Cierto Olvidado Cuento de Piratas

Day 869, 08:12 Published in Argentina Spain by Rosarino74Lay

– ¿Conque habéis despertado ya? Maldigo vuestra sangre y vuestra estirpe entonces; no había tenido oportunidad de decíroslo antes...
El Capitán Bouillard, “El Chacal de los Mares del Sur”, marino francés de noble linaje, con patente de corso otorgada por Su Majestad Luis XV, cabeceó como un títere, volviendo a la vida desde su profundo desmayo. La tripulación, encabezada por el contramaestre Girondelle, autor de las arrogantes palabras y del baldazo de orines que las acompañaron, se había amotinado a poco de abandonar Port Prince, en donde la nave Serpent de Corail había recalado para aprovisionarse de agua dulce y alimentos frescos. Todo había empezado como un reclamo formal; los marinos querían bajar a puerto a por mujeres y alcohol. El pedido había sido denegado de plano por Bouillard, ya por cuarta vez consecutiva. Bouillard no tenía tales necesidades; la provisión personal de jerez amontillado español se hallaba casi intacta, y el joven y fiel Primer Oficial Deschamps se encargaba a diario de satisfacer con auténtico vigor francés su afán de pasiva lascivia. Reunir a sus hombres en trabajosos raids por burdeles y tabernas lo fastidiaba en grado extremo.
El maloliente baño dorado resbaló por la lujosa chaqueta roja con bordados de oro, hasta llegar a la parte baja del flanco izquierdo, en donde se introdujo hasta su carne y le provocó un horrible ardor. Aulló profundamente, con una voz aflautada que acalló los murmullos de los presentes. Bouillard era homosexual; todos lo sabían, como así también sabían que era un bravo capitán y soberbio espadachín. Su costado afeminado no había aflorado hasta entonces. Con el dolor, volvió la conciencia. Se percató de que se encontraba sentado y engrillado por las muñecas, en las bodegas del Serpent de Corail. Recordó la estudiada revuelta, la irrupción al Comedor de Oficiales, en donde sus hombres de confianza habían sido sorprendidos antes de rendirse o caer en desigual batalla. Recordó también su combate personal con el traidor Girondelle, y la estocada furiosa y anónima que se hundió en sus carnes; muy oportuna, por cierto. Acababa de desarmar a su adversario. Luego, la caída, Girondelle gritando desde muy lejos “¡No lo rematéis!”, y la visión borrosa que desapareció hasta sumirlo en la más negra de sus noches.
– Cuán sencillo es maldecir a un hombre engrillado, maldita rata cobarde... – contestó con un hilo de voz. Había perdido mucha sangre.
– Bueno, mi Capitán... lo de hombre corre por vuestra cuenta... – varios hombres rieron con malignidad desde las penumbras –. Lo de los grilletes lo resolveremos de inmediato. Mas no reneguéis de mi lealtad; sabed que personalmente he suturado vuestra herida, espero haberlo hecho bien... es que ya no hay médico a bordo, por lo menos no hay un médico entero... – Las voces volvieron a reír, esta vez más estruendosamente. Girondelle se acercó y liberó las muñecas ensangrentadas por el roce de los grilletes oxidados. Los doloridos brazos de Bouillard cayeron como muertos. Dos hombres lo tomaron por las axilas, lo pusieron de pie y lo llevaron hacia las escaleras. Mientras lo subían a cubierta, un sinfín de manos sobó y pellizcó su trasero. Hasta sintió un mordiscón, sonoramente festejado. Los insultos a su masculinidad atronaban el ambiente, pero no le importaban ni lo preocupaban.
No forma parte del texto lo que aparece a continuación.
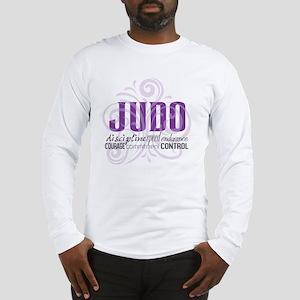 Judo purple scrolls Long Sleeve T-Shirt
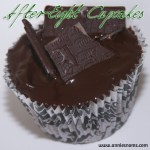 aftereightcupcakes1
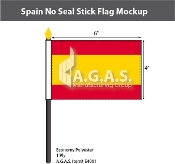 Spain Stick Flags 4x6 inch (no seal)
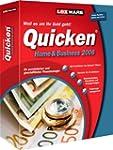 Quicken Home&Business 2006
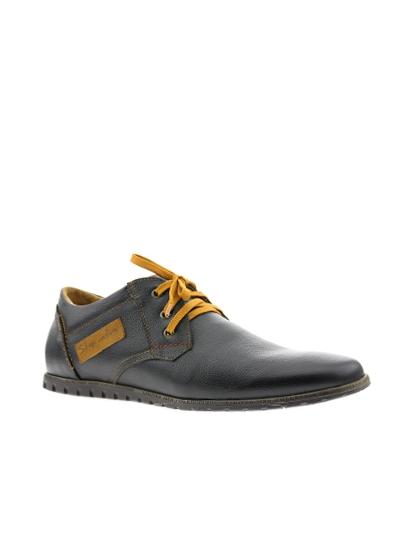 Туфли мужские ПР-232-62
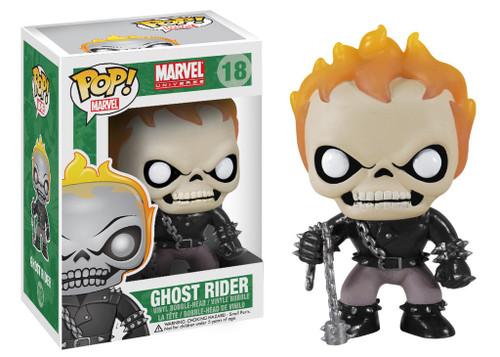 Marvel Universe Funko POP! Marvel Ghost Rider Vinyl Bobble Head #18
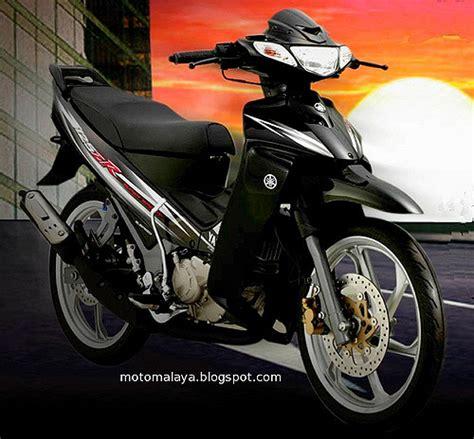 Piston Kit Yamaha Zr Asli yamaha 125zr 2007 08 the current design of yamaha 125zr si flickr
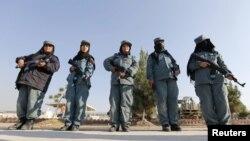 منصوبین اناث پولیس افغانستان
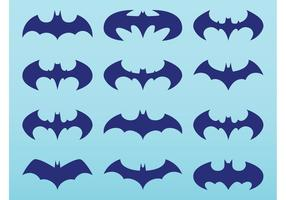 Batman logo pack vektor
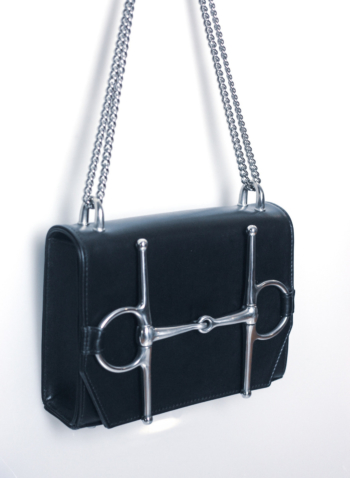 Rider Box Bag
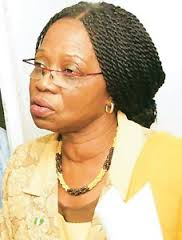 Former Minister Optimistic About 2015 Elections, Encourages PVC Collection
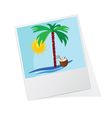 photo frame with beach icon vector image vector image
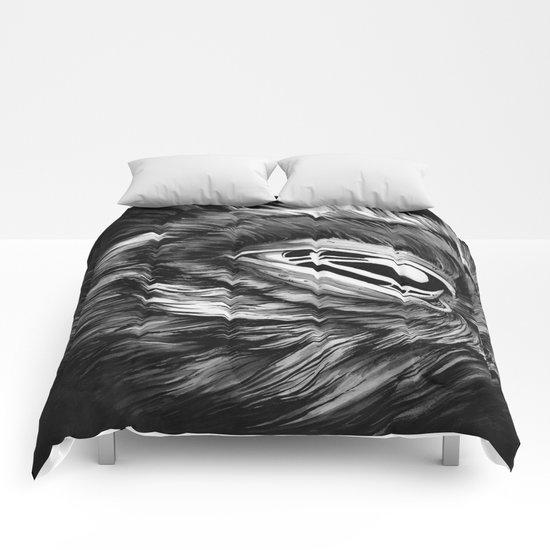 Let Me Sleep Comforters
Ya en cubierta y a la luz del día, buscó la mirada de Girondelle.
– ¿Qué ha sido de Deschamps... y de los otros oficiales? ¡Responde, traidor!
– Vuestro amado Deschamps y los otros oficiales que tuvieron la oportuna idea de rendirse están a buen recaudo. No os preocupéis por su destino. Mas vale preocupaos por el vuestro.
– Al menos dadme una oportunidad de muerte digna. ¡Rematadme de una vez!
– ¿Remataros? Nadie ha hablado aquí de poner fin a vuestra vida. Es más, vais a tener una oportunidad de salvarla; si es que sos capaz de remar hasta tierra. Estamos a sólo tres días de navegación de la costa... ¡Bajadlo ya al bote!
Los hombres de Girondelle ciñeron sobre el pecho de Bouillard una cadena, lo acercaron a la borda y lo descendieron hasta un pequeño bote de rescate, haciendo caso omiso de sus insultos y amenazas. El propio Girondelle le gritó, usando sus manos como bocina:
–Os lo advierto Bouillard, ni siquiera oséis girar vuestra noble cabeza hacia la nave; un cañón de metralla os estará apuntando hasta que os perdáis de vista. Por supuesto, el artillero a cargo es un servidor...
– ¡Maldito! ¡Pagarás por esto con tu sangre! ¡Os burláis de mí hasta el final, este bote no tiene remos!
– Vaya, tenéis razón. Había olvidado ése pequeño detalle... ¡Aquí van tus remos!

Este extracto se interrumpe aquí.